The fact is that agencies and vendors work at the pleasure of clients and – in AdAge’s case - report on them. I also believe it’s safe to say that both agency executives and marketing journalists fancy themselves articulate thought leaders… and they should be. Clients would like them to be. Throwing oneself on the ground and having an unattractive hissy fit helps no one and only makes a difficult time harder and needless (or at least more) contentious.
Ah, the sweet satisfaction of being able to vent. You know the feeling: you have an awful customer service experience and vow to tell every man, woman and child all about it until the day you keel over.
And so you do.
But how many people is that – 5, 6, maybe 10? And how quickly did you stop telling anyone about it – a week?
Brands often still behave as if they live in that world when – in reality – that world is gone forever. The “social media” phenomenon has seen to that. And I preach this as often as possible, even making presentations on the topics of online reputation management, the implications of new sites and technologies for marketers and how companies need to adjust to survive.
But we all know that this doesn’t happen. Three of my all-time favorite this-reputation-disaster-could-have-been-avoided stories are Jeff Jarvis’ Dell Hell, the recording of Vincent Ferrari trying for 15+ minutes to cancel his AOL account and KFC/Taco Bell doing nothing for hours and hours while local NY news crews shot video through the front window of a closed store while rats scurried here there and everywhere, thereby turning a gross story into a global event (not a good day for Yum Brands…).
Today, I share my latest fave: Sons of Maxwell creating an absolutely masterful video and song, “United Breaks Guitars,” about an awful experience it had with United Airlines.
It seems that the band, Sons of Maxwell, were on the tarmac in Chicago when some fellow United Airline passengers looked out the window and saw one of the bandmember’s $3,500 guitars being thrown by United baggage handlers. The guitar was severely damaged and unplayable. United did not deny responsibility, but tortured the band for nine months until finally refusing to compensate the guitar’s owner, Dave Carroll, for the loss.

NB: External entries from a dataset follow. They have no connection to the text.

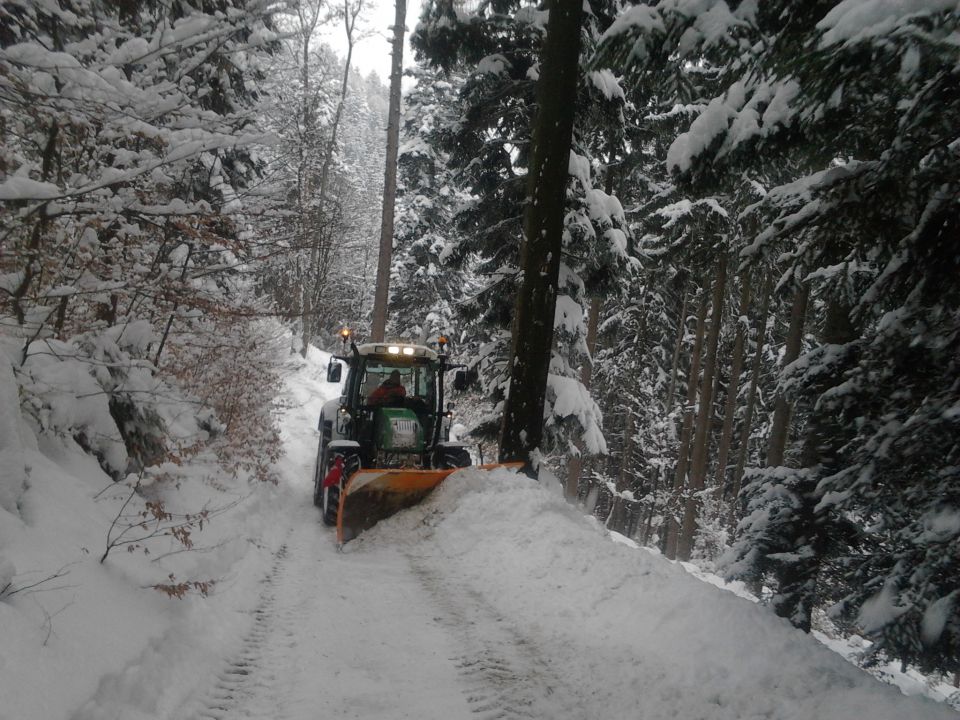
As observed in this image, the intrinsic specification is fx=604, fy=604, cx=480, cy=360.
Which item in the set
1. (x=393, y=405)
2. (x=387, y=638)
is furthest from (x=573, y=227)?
(x=387, y=638)

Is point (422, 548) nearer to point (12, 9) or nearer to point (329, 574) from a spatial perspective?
point (329, 574)

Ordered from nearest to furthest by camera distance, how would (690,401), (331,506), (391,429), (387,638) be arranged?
(387,638) < (331,506) < (391,429) < (690,401)

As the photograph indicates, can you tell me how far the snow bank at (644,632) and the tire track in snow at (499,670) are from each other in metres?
0.14

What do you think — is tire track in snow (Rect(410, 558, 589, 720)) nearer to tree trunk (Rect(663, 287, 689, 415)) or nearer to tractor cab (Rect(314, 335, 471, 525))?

Mr. Carroll subsequently vowed to “write and produce three songs about my experience with United Airlines and make videos for each to be viewed online by anyone in the world.” HERE IS THE FIRST of the three:
The video was viewed 150,000 times in its first 48 hours and several comments on the page are from those who say that the band’s experience has negatively impacted their opinion of United Airlines. One person remarks that, based on the video, he shifted a group’s travel plans to another airline, thereby costing United about $10,000.
Now I’ve worked in plenty of places, and know that sometimes individual employees can be dimwits (the video dramatizes the apparent reaction three in-flight airline employees had when first alerted to the problem). I also know that it’s a fact of life that a company can’t resolve every customer service complaint to a person’s satisfaction: some companies even calculate the likelihood and cost of getting sued, based on past experience, and consciously do not address costly errors. History dictates that it’s more cost effective to take the risk of a lawsuit. But this… is not that.
The guitar cost $3,500. United Airlines does not deny responsibility. By the time Carroll is finished, I predict well north of 1 million views of his videos: videos that will last forever and be ”rediscovered” from time to time.
We’ll see. United says it has contacted Carroll, but first reports say that the airline likes the song (gee, thanks) but has not yet offered remuneration.
In the meantime, the band sold 40 albums on its website in 24 hours after releasing the video. It usually sells one per day.